## [Aim]
Extract from the sunflower post below the passage starting with "Coming home to" and going on through "early American entrepreneurs.", copying it word for word.

## [Extract to read]
Sunday, September 09, 2007

High Plains Sunflowers


Coming home to Omaha on highway 20 which follows the Niobrara River is a beautiful drive. I had an opportunity to take a few photos of sunflowers and we stopped at the Museum of the Fur Trade: Traders, Trappers, and Indians. It is a marvelous place. It was good to learn more about the early American entrepreneurs.

I wish it were closer so I could spend more time in their book room.
The museum publishs books also. I learned that the Josephine Waggoner papers are in England being edited by a British historian, Kingsley Bray, and will be published by the Museum in a couple of years. The actual work of printing and binding is being done in China. That was an epiphany.

## [Raw records]
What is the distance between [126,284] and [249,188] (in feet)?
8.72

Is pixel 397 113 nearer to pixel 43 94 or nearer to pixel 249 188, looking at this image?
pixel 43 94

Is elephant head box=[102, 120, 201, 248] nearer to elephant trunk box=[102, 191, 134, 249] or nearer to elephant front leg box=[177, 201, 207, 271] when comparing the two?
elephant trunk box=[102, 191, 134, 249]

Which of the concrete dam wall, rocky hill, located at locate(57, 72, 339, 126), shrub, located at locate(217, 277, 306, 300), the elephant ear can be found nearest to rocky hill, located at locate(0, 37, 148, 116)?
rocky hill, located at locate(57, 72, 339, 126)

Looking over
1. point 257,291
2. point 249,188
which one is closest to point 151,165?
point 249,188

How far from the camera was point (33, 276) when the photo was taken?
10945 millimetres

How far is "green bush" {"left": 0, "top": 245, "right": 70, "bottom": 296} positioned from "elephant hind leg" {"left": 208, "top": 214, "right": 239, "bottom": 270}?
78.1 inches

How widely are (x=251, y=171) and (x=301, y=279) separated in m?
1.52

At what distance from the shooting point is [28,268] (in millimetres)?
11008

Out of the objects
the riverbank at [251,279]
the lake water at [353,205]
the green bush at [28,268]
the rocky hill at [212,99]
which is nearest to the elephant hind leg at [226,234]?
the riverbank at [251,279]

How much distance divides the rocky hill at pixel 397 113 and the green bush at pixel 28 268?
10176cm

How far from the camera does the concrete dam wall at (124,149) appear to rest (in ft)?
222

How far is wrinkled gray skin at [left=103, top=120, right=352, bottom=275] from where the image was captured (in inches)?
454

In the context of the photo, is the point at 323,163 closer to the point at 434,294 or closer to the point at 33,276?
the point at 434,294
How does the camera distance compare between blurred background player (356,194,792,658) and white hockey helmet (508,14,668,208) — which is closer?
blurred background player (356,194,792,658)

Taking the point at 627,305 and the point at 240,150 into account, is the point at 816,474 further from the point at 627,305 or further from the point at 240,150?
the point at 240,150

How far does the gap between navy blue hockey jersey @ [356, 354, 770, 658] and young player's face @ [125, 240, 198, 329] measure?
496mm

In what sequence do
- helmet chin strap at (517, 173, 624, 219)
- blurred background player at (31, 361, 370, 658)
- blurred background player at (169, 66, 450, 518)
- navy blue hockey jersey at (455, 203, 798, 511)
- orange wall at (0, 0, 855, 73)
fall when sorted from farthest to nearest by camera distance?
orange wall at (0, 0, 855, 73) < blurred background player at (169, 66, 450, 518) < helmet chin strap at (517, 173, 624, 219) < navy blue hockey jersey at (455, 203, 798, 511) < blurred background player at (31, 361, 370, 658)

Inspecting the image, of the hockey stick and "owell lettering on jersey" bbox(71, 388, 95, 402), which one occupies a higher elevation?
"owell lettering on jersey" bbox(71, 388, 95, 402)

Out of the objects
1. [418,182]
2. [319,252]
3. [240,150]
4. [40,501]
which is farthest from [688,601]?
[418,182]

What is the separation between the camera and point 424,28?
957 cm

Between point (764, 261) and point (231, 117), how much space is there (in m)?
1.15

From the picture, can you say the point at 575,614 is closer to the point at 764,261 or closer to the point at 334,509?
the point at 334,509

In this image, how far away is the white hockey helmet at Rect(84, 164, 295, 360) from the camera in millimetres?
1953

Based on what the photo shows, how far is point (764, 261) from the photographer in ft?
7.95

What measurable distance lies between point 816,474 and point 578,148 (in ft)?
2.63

## [The result]
Coming home to Omaha on highway 20 which follows the Niobrara River is a beautiful drive. I had an opportunity to take a few photos of sunflowers and we stopped at the Museum of the Fur Trade: Traders, Trappers, and Indians. It is a marvelous place. It was good to learn more about the early American entrepreneurs.